Art. 1667. Na het advies van de vereffenaar te hebben gehoord, doet de rechtbank bij een enkel vonnis uitspraak over de gezamenlijke geschillen en tegenspraken die haar zijn voorgelegd; zij sluit de tabel van de verdeling der gelden af.
Zijn sommige geschillen echter niet in staat van wijzen, dan kan de rechtbank de rechten van de partijen vereffenen, met inbegrip van het bedrag van de betwiste schuldvorderingen dat, voorlopig in consignatie gegeven, later in dezelfde vormen wordt verdeeld indien daartoe grond bestaat.
Tegen het vonnis staat geen verzet open.
Art. 1668. De interesten en rentetermijnen, verschuldigd aan de gerangschikte schuldeisers, houden op te lopen vanaf de toewijzing.
Art. 1669. Binnen acht dagen geeft de griffier bij gerechtsbrief kennis van het vonnis aan de vereffenaar en aan de partijen.
Art. 1670. Op dezelfde wijze wordt gehandeld voor de eisen betreffende de schuldvorderingen waarop nog uitspraak moet worden gedaan.
Worden zij afgewezen, dan wordt hun bedrag, overeenkomstig de verdelingstabel, verdeeld over de definitief in aanmerking genomen schuldeisers.
Art. 1671. De prijs van de toewijzing wordt bij voorkeur aangewend tot betaling van de schuldvorderingen die in aanmerking zijn genomen in het definitief proces-verbaal van verdeling of van rangregeling.
Deze aanwending kan worden ingeroepen tegen alle andere schuldeisers en, indien daartoe grond bestaat, tegen het faillissement van de schuldenaar, dat na de toewijzing is uitgesproken.
Art. 1672. De griffier van het hof geeft aan de vereffenaar bericht van het hoger beroep en van de bepaling van de dag waarop het wordt opgeroepen.
Van het arrest, gewezen nadat het advies van de vereffenaar is gehoord, wordt hem, te zelfder tijd als aan partijen, door de griffier bij gerechtsbrief kennis gegeven.
Art. 1673. Binnen vijftien dagen na het verstrijken van de termijn van hoger beroep of, indien daartoe grond bestaat, binnen vijftien dagen na de kennisgeving van het arrest, geeft de vereffenaar aan de schuldeisers de borderellen van toewijzing af.
Deze worden opgemaakt voor het bedrag dat aan de schuldeisers is toegekend, onder aftrek van het deel der kosten en erelonen van de vereffenaar.
De borderellen worden uitvoerbaar verklaard door de beslagrechter.
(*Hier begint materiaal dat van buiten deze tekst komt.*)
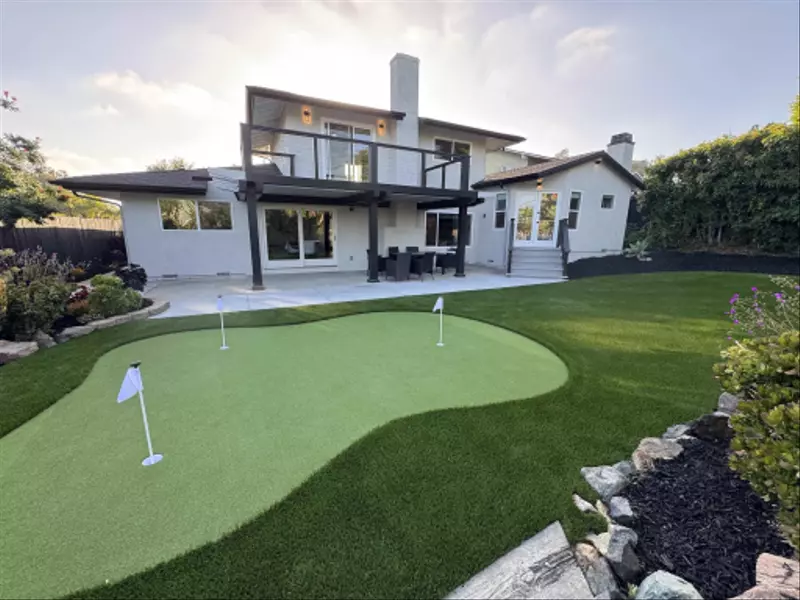 2026 Estero St, Oceanside, CA 92054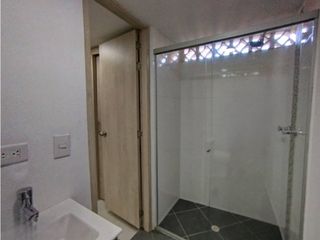 Foto 5 de APARTAESTUDIO EN ARRIENDO SECTOR DE RESTREPO NARANJO - SABANETA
Art. 1674. De schuldeisers geven kwijting voor het bedrag dat hun toegewezen is en bewilligen, zo daartoe grond bestaat, in de doorhaling van hun hypothecaire inschrijving.
Art. 1675. De staat der kosten en erelonen van de vereffenaar wordt begroot door de beslagrechter, die tevens in de loop van de vereffening kan bevelen dat aan de vereffenaar een voorschot wordt gestort.
De beschikking tot begroting bepaalt de verdeling van het bedrag der kosten en erelonen naar evenredigheid van de geplaatste bedragen.
De ambtenaar van de Deposito- en Consignatiekas betaalt aan de vereffenaar, op overlegging van de uitgifte van de beschikking, de toegewezen bedragen.